Activation of the Hedgehog signaling pathway in T-lineage cells inhibits TCR repertoire selection in the thymus and peripheral T-cell activation

Nicola J. Rowbotham1, Ariadne L. Hager-Theodorides1, Marek Cebecauer2, Divya K. Shah1, Ekati Drakopoulou1, Julian Dyson3, Susan V. Outram1, and Tessa Crompton1

1 Division of Cell and Molecular Biology, Imperial College London, Sir Alexander Fleming Building, South Kensington Campus, London, United Kingdom; 2 Section of Molecular and Cellular Medicine, Imperial College London, Sir Alexander Fleming Building, South Kensington Campus, London, United Kingdom; 3 Department of Immunology, Imperial College London, Hammersmith Hospital Campus, London, United Kingdom

TCR signal strength is involved in many cell fate decisions in the T-cell lineage.
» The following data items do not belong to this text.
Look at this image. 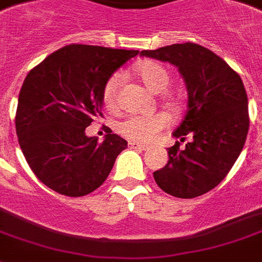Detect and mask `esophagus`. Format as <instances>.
<instances>
[{
    "label": "esophagus",
    "mask_w": 262,
    "mask_h": 262,
    "mask_svg": "<svg viewBox=\"0 0 262 262\" xmlns=\"http://www.w3.org/2000/svg\"><path fill=\"white\" fill-rule=\"evenodd\" d=\"M128 146L131 147V148H138V150H143V151H146V150H148V148H150V147L147 146V144L138 143V142H129Z\"/></svg>",
    "instance_id": "1"
}]
</instances>
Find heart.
<instances>
[{
  "label": "heart",
  "mask_w": 262,
  "mask_h": 262,
  "mask_svg": "<svg viewBox=\"0 0 262 262\" xmlns=\"http://www.w3.org/2000/svg\"><path fill=\"white\" fill-rule=\"evenodd\" d=\"M136 73L143 81L144 85L150 91L159 94L165 91L166 87L170 83V75L162 66L152 61H146L140 64L136 68ZM119 75L115 73L112 75L108 81L105 83L104 90H103V99H104L105 105L112 107L115 104L116 91L119 85ZM168 118L163 114H157V115L140 116L133 115L126 118L124 120L119 123V133L124 135L126 138L136 142H151L157 138V135L168 126Z\"/></svg>",
  "instance_id": "1"
}]
</instances>
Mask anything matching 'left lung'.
<instances>
[{
  "mask_svg": "<svg viewBox=\"0 0 262 262\" xmlns=\"http://www.w3.org/2000/svg\"><path fill=\"white\" fill-rule=\"evenodd\" d=\"M140 56L170 62L187 88V111L167 148L168 161L154 171L157 185L177 198H195L214 189L228 175L245 144L249 115L241 77L215 53L193 42L142 51Z\"/></svg>",
  "mask_w": 262,
  "mask_h": 262,
  "instance_id": "8db88e82",
  "label": "left lung"
}]
</instances>
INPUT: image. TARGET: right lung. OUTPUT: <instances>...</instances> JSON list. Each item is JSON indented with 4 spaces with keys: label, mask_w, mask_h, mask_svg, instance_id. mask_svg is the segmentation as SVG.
I'll return each instance as SVG.
<instances>
[{
    "label": "right lung",
    "mask_w": 262,
    "mask_h": 262,
    "mask_svg": "<svg viewBox=\"0 0 262 262\" xmlns=\"http://www.w3.org/2000/svg\"><path fill=\"white\" fill-rule=\"evenodd\" d=\"M138 53L72 44L28 73L18 95L16 131L28 165L49 189L83 196L107 179L127 142L110 129L99 143L85 128L101 116L108 79Z\"/></svg>",
    "instance_id": "add662e5"
}]
</instances>
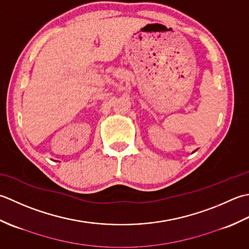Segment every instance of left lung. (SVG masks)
<instances>
[{
	"mask_svg": "<svg viewBox=\"0 0 249 249\" xmlns=\"http://www.w3.org/2000/svg\"><path fill=\"white\" fill-rule=\"evenodd\" d=\"M195 151H196V150H195ZM195 151H194V153H195ZM194 153H192V154H194Z\"/></svg>",
	"mask_w": 249,
	"mask_h": 249,
	"instance_id": "left-lung-1",
	"label": "left lung"
}]
</instances>
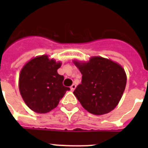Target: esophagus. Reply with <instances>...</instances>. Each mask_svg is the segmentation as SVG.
I'll use <instances>...</instances> for the list:
<instances>
[{"label": "esophagus", "instance_id": "1", "mask_svg": "<svg viewBox=\"0 0 148 148\" xmlns=\"http://www.w3.org/2000/svg\"><path fill=\"white\" fill-rule=\"evenodd\" d=\"M76 84H72L71 86V90H74V89H75V88H76Z\"/></svg>", "mask_w": 148, "mask_h": 148}]
</instances>
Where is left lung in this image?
Returning a JSON list of instances; mask_svg holds the SVG:
<instances>
[{"mask_svg":"<svg viewBox=\"0 0 148 148\" xmlns=\"http://www.w3.org/2000/svg\"><path fill=\"white\" fill-rule=\"evenodd\" d=\"M82 80L74 90L83 108L90 114L102 115L114 109L119 103L127 83L123 67L112 60L94 57L89 62L74 61Z\"/></svg>","mask_w":148,"mask_h":148,"instance_id":"obj_1","label":"left lung"}]
</instances>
Here, we show that transcriptional events induced by Hedgehog (Hh) signaling reduced TCR signal strength in mice. Activation of Hh signaling in thymocytes in vivo by expression of a transgenic transcriptional-activator form of Gli2 (Gli2{Delta}N2) changed the outcome of TCR ligation at many stages of thymocyte development, allowing self-reactive cells to escape clonal deletion; reducing transgenic TCR-mediated positive selection; reducing the ratio of CD4/CD8 single-positive (SP) cells; and reducing cell surface CD5 expression. In contrast, in the Shh–/– thymus the ratio of CD4/CD8 cells and both positive and negative selection of a transgenic TCR were increased, demonstrating that Shh does indeed influence TCR repertoire selection and the transition from double-positive (DP) to SP cell in a physiological situation. In peripheral T cells, Gli2{Delta}N2 expression attenuated T-cell activation and proliferation, by a mechanism upstream of ERK phosphorylation.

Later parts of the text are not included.